> _AIM OF THE EXERCISE_
Copy out every line of the records below word for word, but leave the pictures out.
┌─ STORED ROWS
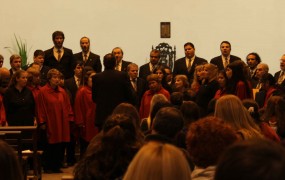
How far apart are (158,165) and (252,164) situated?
30.0 inches

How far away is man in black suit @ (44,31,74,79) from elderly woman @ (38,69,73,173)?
7.17ft

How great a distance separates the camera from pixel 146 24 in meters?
16.3

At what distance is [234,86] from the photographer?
866 centimetres

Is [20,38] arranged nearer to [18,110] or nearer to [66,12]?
[66,12]

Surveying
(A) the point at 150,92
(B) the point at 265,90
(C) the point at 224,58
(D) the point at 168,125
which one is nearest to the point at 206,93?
(B) the point at 265,90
└─
> _TASK ANSWER_
How far apart are (158,165) and (252,164) situated?
30.0 inches

How far away is man in black suit @ (44,31,74,79) from elderly woman @ (38,69,73,173)?
7.17ft

How great a distance separates the camera from pixel 146 24 in meters?
16.3

At what distance is [234,86] from the photographer?
866 centimetres

Is [20,38] arranged nearer to [18,110] or nearer to [66,12]?
[66,12]

Surveying
(A) the point at 150,92
(B) the point at 265,90
(C) the point at 224,58
(D) the point at 168,125
which one is nearest to the point at 206,93?
(B) the point at 265,90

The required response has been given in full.